I’m facing an issue with AWS Elastic Disaster Recovery and was hoping someone here might be able to help!

We’re replicating some of our servers from the primary to the secondary region. For the source servers, we’re using a custom AMI based on RHEL 9, and each server is attached to our RedHat Satellite.

We’ve also successfully installed the** SSM Agent** and DRS Replication Agent pointing to the secondary region.

Replication seems to be working fine, but when we start a recovery job, all the recovery instances fail to pass the status check. We receive the following error message :

Instance reachability check failed

I’ve tried multiple times to pull the system logs from the recovery instances created by the service, but the logs appear to be empty

Has anyone else experienced a similar issue with custom AMIs on AWS Disaster Recovery? Would really appreciate any advice or suggestions!

1 Answer
0

The issue you're experiencing with AWS Elastic Disaster Recovery (DRS) where recovery instances fail to pass the status check is not uncommon, especially when using custom AMIs. Here are a few points to consider and potential solutions:

  1. Custom AMI Compatibility: Ensure that your custom RHEL 9 AMI is fully compatible with AWS Elastic Disaster Recovery. Some customizations might interfere with the recovery process.

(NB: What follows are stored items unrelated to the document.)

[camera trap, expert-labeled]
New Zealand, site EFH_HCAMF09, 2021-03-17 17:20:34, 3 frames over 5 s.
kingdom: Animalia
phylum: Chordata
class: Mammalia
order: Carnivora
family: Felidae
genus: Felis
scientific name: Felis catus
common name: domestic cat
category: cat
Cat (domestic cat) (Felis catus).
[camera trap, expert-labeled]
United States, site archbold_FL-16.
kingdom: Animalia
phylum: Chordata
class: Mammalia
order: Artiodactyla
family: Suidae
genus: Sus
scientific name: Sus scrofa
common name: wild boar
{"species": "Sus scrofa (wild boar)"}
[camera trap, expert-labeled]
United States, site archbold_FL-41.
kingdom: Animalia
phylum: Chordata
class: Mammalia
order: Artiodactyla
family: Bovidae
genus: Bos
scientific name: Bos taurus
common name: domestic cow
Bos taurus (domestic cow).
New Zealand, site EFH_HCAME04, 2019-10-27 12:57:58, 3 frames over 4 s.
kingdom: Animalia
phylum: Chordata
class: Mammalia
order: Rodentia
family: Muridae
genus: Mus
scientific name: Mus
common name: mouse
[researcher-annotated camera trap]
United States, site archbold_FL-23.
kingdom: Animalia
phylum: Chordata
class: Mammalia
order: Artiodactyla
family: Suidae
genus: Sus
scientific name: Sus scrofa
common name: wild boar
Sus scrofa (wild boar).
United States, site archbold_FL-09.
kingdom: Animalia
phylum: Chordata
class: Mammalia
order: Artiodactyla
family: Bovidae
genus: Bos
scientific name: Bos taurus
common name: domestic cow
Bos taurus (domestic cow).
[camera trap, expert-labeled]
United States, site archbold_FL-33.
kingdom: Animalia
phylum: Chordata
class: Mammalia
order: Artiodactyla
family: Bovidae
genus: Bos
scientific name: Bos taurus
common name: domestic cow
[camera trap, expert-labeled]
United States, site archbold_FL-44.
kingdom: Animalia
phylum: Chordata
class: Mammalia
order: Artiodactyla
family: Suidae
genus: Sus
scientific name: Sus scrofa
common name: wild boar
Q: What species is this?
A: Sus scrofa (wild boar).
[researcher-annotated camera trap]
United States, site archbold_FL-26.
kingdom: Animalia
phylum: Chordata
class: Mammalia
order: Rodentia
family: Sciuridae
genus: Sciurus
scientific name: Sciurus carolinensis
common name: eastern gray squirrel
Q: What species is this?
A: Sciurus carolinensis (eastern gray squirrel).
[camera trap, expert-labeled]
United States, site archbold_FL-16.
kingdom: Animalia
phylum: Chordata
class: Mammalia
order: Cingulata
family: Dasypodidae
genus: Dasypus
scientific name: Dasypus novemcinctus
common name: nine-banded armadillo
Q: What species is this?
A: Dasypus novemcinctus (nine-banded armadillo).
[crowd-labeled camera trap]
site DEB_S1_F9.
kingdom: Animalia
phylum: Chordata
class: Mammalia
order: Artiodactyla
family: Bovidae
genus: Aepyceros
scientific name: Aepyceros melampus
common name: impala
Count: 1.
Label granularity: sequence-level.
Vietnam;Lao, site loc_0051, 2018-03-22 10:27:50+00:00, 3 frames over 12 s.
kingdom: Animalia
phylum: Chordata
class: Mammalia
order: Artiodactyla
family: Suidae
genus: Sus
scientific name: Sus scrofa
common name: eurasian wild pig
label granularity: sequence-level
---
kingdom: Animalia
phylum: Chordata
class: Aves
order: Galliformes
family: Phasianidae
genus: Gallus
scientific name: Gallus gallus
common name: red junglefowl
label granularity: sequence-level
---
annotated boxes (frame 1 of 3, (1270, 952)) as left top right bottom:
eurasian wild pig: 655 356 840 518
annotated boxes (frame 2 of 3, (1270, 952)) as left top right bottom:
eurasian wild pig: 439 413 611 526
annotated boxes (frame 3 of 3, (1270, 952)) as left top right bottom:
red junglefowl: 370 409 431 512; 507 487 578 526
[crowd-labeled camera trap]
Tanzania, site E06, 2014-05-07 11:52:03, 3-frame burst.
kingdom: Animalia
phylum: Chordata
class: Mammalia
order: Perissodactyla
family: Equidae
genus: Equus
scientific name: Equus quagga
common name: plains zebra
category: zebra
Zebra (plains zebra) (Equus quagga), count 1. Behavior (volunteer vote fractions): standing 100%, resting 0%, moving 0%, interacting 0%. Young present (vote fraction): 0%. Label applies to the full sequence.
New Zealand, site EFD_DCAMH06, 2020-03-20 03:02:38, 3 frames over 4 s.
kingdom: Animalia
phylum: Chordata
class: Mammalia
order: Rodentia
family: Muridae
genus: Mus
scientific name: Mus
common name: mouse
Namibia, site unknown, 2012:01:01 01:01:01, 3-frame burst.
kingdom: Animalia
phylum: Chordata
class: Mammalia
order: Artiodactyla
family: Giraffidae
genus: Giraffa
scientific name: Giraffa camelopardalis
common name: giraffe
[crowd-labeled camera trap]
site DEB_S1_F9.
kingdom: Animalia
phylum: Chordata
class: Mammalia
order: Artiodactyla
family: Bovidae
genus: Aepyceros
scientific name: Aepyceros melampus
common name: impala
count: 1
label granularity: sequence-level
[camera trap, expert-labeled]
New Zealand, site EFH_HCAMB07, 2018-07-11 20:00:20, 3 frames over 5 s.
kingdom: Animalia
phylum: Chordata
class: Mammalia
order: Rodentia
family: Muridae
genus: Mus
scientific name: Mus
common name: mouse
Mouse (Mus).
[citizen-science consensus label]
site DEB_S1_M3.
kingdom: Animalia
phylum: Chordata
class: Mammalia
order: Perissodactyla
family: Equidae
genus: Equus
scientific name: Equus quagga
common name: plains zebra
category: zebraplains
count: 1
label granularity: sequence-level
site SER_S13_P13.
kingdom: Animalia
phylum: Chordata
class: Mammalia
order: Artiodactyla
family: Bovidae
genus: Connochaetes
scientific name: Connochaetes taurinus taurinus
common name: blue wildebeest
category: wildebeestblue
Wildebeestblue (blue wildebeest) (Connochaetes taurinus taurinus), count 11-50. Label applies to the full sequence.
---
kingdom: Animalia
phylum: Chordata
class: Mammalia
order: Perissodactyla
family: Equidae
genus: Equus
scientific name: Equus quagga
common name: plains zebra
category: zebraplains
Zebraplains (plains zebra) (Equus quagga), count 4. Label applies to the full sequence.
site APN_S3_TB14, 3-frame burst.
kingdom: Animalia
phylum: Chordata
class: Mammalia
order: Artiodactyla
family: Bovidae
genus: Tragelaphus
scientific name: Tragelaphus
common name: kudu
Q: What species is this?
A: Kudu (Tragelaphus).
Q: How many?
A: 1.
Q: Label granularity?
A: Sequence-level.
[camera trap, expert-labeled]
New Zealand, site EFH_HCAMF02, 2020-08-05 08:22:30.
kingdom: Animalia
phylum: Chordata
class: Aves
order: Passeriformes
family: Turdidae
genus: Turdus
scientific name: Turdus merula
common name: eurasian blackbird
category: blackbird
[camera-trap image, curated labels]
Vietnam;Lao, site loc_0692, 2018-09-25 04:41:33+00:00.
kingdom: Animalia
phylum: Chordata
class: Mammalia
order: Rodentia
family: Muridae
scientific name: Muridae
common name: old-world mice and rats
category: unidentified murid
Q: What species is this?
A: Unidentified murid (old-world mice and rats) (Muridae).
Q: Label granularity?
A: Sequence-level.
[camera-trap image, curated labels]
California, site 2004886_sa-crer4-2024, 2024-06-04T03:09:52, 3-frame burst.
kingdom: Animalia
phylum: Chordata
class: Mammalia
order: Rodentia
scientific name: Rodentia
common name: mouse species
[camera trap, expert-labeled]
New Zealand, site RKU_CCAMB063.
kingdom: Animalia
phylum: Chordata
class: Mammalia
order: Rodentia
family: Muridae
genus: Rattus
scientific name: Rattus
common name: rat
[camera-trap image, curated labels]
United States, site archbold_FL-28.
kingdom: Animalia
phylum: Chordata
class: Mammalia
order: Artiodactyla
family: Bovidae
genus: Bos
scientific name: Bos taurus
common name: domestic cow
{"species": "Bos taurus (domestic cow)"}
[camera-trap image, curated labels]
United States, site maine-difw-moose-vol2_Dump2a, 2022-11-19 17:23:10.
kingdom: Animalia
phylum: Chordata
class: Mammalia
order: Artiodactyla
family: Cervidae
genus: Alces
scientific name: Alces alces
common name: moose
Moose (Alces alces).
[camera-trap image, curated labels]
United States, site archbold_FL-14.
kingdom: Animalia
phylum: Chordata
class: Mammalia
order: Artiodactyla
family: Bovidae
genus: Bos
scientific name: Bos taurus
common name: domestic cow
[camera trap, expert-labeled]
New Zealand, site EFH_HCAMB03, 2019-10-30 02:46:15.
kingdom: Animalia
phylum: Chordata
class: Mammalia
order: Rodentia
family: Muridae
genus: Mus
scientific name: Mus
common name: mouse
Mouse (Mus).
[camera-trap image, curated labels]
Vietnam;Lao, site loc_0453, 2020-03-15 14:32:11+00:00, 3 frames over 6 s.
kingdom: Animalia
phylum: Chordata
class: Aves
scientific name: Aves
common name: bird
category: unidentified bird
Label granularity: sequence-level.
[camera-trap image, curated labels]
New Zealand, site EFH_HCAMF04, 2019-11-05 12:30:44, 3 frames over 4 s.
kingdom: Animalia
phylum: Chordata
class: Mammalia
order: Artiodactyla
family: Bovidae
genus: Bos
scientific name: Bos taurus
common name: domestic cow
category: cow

  2. Network Configuration: Check if the network settings in your recovery region are correctly configured. Ensure that the security groups, VPC settings, and network interfaces are properly set up to allow communication between the recovery instances and the AWS DRS service.

  3. RedHat Satellite Integration: Your attachment to RedHat Satellite might be causing issues during the recovery process. Try temporarily disabling this integration to see if it resolves the problem.

  4. SSM Agent and DRS Replication Agent: While you've successfully installed these agents, verify that they are the correct versions and are properly configured for your secondary region.

  5. Instance Type Compatibility: Ensure that the instance types you're using for recovery are compatible with your custom AMI and the AWS Elastic Disaster Recovery service in your secondary region.

  6. Operating System Support: Confirm that RHEL 9 is fully supported by AWS Elastic Disaster Recovery in your target region.

  7. Logs and Monitoring: Although you mentioned the system logs appear empty, try accessing CloudWatch logs or other AWS monitoring services to gather more information about the failure.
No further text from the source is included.